We were encouraged wholeheartedly to create and experiment and explore; I found myself with more freedom in the fourth grade that I would have in my senior year of high school.

I figured out early on, as most of us did, that Montessori teachers had handed us their unconditional trust.  We were free to do what we chose, from picking what we would work on to moving freely around the classroom.  I can’t imagine how different my education would have been had I been denied the basic rights to talk and move around – had I, like my friends at other schools, viewed my teachers as wardens, rather than friends.
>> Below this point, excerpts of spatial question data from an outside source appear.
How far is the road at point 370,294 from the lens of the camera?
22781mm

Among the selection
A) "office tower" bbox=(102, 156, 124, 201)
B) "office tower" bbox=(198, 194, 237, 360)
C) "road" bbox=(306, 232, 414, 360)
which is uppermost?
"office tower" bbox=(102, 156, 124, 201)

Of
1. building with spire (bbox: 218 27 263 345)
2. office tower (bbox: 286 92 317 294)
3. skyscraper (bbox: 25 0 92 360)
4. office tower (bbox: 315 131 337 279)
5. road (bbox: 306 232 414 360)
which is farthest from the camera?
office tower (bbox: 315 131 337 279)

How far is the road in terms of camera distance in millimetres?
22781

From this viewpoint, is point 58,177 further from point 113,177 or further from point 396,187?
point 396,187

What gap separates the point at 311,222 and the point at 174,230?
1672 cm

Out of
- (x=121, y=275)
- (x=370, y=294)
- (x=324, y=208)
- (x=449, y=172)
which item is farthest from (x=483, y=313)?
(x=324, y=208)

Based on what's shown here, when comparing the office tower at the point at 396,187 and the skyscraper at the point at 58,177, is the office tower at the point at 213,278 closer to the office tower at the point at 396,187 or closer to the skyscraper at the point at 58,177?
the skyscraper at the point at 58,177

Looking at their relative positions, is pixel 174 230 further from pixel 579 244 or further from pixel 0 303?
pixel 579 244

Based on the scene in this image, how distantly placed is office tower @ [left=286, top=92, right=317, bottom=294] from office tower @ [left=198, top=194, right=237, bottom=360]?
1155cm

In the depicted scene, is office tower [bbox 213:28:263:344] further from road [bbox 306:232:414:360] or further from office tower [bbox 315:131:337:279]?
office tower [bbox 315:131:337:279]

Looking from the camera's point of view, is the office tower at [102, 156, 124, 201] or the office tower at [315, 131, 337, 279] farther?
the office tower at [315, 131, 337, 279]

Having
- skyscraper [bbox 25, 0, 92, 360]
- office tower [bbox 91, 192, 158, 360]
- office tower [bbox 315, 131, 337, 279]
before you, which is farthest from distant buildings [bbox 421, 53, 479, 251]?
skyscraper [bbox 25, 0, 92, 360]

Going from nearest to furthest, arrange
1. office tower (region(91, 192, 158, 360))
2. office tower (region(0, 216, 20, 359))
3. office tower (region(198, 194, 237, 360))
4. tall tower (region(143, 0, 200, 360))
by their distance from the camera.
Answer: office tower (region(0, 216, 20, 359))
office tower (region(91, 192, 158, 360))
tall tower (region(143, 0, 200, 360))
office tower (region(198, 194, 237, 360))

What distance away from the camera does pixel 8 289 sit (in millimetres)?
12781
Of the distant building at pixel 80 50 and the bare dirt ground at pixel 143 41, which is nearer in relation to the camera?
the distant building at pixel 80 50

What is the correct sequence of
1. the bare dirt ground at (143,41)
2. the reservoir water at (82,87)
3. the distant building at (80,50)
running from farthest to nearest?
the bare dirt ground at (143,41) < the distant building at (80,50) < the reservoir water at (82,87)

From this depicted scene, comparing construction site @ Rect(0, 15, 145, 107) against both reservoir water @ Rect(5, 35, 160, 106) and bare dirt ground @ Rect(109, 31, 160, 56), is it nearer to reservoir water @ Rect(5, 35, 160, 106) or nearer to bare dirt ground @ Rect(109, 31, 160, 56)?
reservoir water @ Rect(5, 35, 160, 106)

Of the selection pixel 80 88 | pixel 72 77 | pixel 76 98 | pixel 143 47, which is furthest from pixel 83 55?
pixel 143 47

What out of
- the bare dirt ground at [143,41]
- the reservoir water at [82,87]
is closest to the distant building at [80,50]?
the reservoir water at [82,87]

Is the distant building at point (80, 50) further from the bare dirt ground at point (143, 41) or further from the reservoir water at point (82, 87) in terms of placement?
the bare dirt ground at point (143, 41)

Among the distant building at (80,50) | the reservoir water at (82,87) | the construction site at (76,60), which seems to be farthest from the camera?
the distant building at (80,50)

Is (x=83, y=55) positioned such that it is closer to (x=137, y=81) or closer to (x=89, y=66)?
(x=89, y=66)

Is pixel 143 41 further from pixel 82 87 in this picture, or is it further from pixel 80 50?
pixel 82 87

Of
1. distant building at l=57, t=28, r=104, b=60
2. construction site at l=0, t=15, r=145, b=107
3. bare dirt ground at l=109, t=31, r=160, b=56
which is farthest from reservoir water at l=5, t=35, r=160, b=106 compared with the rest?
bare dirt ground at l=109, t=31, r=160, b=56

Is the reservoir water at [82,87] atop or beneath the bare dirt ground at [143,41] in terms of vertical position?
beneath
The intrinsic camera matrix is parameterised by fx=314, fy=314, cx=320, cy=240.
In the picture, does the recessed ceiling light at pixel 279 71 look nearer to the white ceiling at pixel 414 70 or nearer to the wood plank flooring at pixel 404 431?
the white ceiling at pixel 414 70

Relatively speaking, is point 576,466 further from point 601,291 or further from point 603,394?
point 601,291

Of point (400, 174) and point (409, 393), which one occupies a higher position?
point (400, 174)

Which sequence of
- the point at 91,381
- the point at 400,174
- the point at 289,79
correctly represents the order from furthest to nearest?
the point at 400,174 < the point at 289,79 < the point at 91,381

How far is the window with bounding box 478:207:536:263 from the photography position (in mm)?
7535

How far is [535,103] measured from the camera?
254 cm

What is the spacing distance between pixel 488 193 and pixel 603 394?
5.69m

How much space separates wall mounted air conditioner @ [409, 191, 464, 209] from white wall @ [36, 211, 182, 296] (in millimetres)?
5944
In a world where “Give ‘em an inch and they’ll take a mile” seems to be the golden rule this trust is refreshing.  The Montessori teachers gave us a mile, and because they respected us enough to do so, we respected them to run that mile as hard as we could.  This momentum carried me through high school as well.  The respect with which I had been instilled remained, as self-respect, and I therefore pushed myself to excel – to exceed the goals which had been set for me.

One of the first presentations we received in science was about the nature of solids, liquids, and gasses.  While solids stay constant and gasses are without form, we were told that liquids flow freely, expanding and moving to fit the shape of their container.  Children are liquid.  They shape themselves to fit the form of the container in which they are placed.  Where they are free to go, they go; what they are free to do, they do.  And when they are accorded this freedom, they feel no need to push its boundaries.

Children thrive on trust.  When allowed to walk to town, they do just that; when allowed to paint a picture, they do just that; when allowed to work for hours mastering intransitive verbs, they do just that – and gladly.  I am forever indebted to my teachers for their amazing “presentation” of absolute trust to a young child.

They had enough faith to swing the bucket, because they knew it was in the very nature of the water to remain right there.